> _REQUIREMENTS_: Copy out all of the material below, swapping "cooling rack" for "baking rack" wherever it occurs and changing nothing else. Leave the pictures out.

>> Begin GIVEN RECORDS

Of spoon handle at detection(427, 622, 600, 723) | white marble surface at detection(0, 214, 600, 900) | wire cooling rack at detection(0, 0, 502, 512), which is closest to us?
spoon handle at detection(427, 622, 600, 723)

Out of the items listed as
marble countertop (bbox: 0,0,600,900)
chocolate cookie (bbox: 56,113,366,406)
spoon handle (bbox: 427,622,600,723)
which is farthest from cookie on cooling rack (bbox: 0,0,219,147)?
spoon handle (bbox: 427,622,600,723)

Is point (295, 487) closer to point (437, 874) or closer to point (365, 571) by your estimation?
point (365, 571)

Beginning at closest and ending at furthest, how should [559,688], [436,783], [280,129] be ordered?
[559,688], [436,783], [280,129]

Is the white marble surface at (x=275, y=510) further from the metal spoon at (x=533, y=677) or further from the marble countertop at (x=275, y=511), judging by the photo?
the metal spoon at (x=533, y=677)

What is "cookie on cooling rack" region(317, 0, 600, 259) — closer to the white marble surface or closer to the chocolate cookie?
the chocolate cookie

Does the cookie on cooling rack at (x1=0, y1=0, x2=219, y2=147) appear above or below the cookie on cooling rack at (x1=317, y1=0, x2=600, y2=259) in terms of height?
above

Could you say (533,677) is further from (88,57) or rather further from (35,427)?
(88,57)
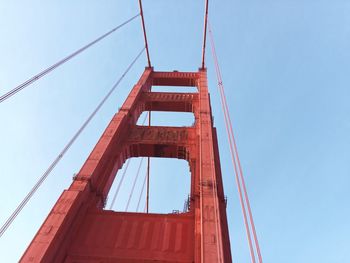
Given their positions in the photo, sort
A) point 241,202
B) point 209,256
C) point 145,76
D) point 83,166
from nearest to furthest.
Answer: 1. point 209,256
2. point 241,202
3. point 83,166
4. point 145,76

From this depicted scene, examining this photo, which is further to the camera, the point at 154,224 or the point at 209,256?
the point at 154,224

>> End GIVEN RECORDS

> _TASK RESULT_:
Of spoon handle at detection(427, 622, 600, 723) | white marble surface at detection(0, 214, 600, 900) | wire baking rack at detection(0, 0, 502, 512), which is closest to us?
spoon handle at detection(427, 622, 600, 723)

Out of the items listed as
marble countertop (bbox: 0,0,600,900)
chocolate cookie (bbox: 56,113,366,406)
spoon handle (bbox: 427,622,600,723)
which is farthest from cookie on baking rack (bbox: 0,0,219,147)?
spoon handle (bbox: 427,622,600,723)

Is point (295, 487) closer to point (437, 874) or closer to point (365, 571) by your estimation?
point (365, 571)

Beginning at closest and ending at furthest, how should [559,688], [436,783], [280,129] be ordered?
[559,688], [436,783], [280,129]

Is the white marble surface at (x=275, y=510) further from the metal spoon at (x=533, y=677) or further from the marble countertop at (x=275, y=511), judging by the photo?
the metal spoon at (x=533, y=677)

What is "cookie on baking rack" region(317, 0, 600, 259) — closer to the white marble surface or closer to the chocolate cookie?
the chocolate cookie

Does the cookie on baking rack at (x1=0, y1=0, x2=219, y2=147) appear above or below the cookie on baking rack at (x1=317, y1=0, x2=600, y2=259) in terms of height?
above

Could you say (533,677) is further from (88,57) or rather further from (35,427)?
(88,57)
Given their positions in the photo, sort
A) point 241,202
B) point 209,256
C) point 145,76
D) point 83,166
from nearest to furthest.
Answer: 1. point 209,256
2. point 241,202
3. point 83,166
4. point 145,76

From this depicted scene, examining this photo, which is further to the camera, the point at 154,224 or the point at 209,256?
the point at 154,224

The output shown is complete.